--- Begin ---

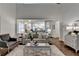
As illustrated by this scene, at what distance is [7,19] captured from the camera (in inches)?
261

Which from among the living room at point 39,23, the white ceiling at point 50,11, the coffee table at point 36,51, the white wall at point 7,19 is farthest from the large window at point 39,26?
the coffee table at point 36,51

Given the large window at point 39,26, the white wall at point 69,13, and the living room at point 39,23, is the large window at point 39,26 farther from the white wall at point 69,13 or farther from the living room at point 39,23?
the white wall at point 69,13

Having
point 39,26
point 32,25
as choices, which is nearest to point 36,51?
point 32,25

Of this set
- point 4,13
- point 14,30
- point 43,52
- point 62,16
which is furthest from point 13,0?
point 62,16

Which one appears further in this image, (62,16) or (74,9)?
(62,16)

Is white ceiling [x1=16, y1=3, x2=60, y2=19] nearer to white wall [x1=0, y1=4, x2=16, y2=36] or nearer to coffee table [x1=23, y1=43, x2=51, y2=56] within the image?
white wall [x1=0, y1=4, x2=16, y2=36]

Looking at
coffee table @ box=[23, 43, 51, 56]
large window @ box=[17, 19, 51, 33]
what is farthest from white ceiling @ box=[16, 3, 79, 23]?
coffee table @ box=[23, 43, 51, 56]

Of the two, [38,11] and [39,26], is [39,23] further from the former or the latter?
[38,11]

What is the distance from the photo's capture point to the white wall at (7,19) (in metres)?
6.55

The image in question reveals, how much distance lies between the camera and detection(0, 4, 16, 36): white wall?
258 inches

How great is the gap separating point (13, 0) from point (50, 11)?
6.74 m

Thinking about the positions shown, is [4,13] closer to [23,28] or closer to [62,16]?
[23,28]

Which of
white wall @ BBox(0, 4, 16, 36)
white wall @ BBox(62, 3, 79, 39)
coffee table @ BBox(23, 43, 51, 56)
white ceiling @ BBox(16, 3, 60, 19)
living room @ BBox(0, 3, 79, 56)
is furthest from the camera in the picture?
white ceiling @ BBox(16, 3, 60, 19)

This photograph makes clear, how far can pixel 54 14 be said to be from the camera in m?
7.62
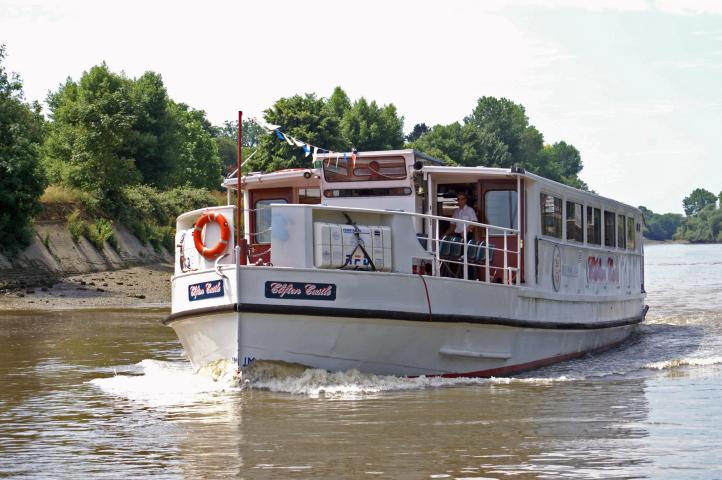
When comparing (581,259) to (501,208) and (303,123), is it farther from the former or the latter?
(303,123)

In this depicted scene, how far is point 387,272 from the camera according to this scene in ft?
43.7

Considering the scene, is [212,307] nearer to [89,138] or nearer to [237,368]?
[237,368]

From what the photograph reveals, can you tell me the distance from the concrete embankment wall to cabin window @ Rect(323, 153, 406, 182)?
17.3m

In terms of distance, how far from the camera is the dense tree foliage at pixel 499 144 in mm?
108062

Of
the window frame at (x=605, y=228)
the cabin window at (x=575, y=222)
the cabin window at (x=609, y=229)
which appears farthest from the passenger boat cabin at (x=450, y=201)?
the cabin window at (x=609, y=229)

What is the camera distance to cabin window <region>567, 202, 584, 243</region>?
1739 cm

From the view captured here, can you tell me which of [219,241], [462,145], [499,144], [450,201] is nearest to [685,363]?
[450,201]

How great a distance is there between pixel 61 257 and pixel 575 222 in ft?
71.1

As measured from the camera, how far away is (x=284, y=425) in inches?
427

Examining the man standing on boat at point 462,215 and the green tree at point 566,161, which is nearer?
the man standing on boat at point 462,215

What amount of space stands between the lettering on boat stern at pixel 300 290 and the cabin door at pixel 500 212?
140 inches

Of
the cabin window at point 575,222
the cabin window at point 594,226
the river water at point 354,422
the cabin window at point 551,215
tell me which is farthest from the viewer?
the cabin window at point 594,226

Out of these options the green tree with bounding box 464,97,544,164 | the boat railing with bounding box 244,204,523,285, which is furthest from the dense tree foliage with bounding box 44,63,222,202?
the green tree with bounding box 464,97,544,164

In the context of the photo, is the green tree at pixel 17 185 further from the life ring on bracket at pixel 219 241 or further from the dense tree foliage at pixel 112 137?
the life ring on bracket at pixel 219 241
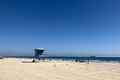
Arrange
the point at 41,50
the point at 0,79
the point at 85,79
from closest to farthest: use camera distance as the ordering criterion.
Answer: the point at 0,79 → the point at 85,79 → the point at 41,50

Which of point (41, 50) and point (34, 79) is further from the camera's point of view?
point (41, 50)

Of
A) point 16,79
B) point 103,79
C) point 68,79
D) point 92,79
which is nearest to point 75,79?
point 68,79

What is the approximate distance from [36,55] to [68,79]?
4475cm

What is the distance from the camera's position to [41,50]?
54000 millimetres

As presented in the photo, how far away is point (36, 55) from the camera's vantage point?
2174 inches

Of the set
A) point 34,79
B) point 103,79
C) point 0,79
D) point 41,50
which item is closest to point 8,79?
point 0,79

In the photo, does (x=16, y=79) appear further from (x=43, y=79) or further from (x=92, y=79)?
(x=92, y=79)

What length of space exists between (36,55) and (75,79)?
44858 millimetres

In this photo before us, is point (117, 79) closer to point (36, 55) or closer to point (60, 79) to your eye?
point (60, 79)

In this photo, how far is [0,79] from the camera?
35.5 feet

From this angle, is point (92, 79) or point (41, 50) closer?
point (92, 79)

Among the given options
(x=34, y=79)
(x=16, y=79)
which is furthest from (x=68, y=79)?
(x=16, y=79)

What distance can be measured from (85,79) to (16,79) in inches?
194

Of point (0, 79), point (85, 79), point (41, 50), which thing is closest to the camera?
point (0, 79)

--- End ---

#### [EXERCISE GOAL]
Lay out the lines from the one containing "What distance can" through the end of the items as a Markdown table with the columns Row and Line, numbering each row and leaving out blank lines.

#### [ANSWER IN FULL]
| Row | Line |
|---|---|
| 1 | What distance can be measured from (85,79) to (16,79) in inches? |
| 2 | 194 |
| 3 | Of point (0, 79), point (85, 79), point (41, 50), which thing is closest to the camera? |
| 4 | point (0, 79) |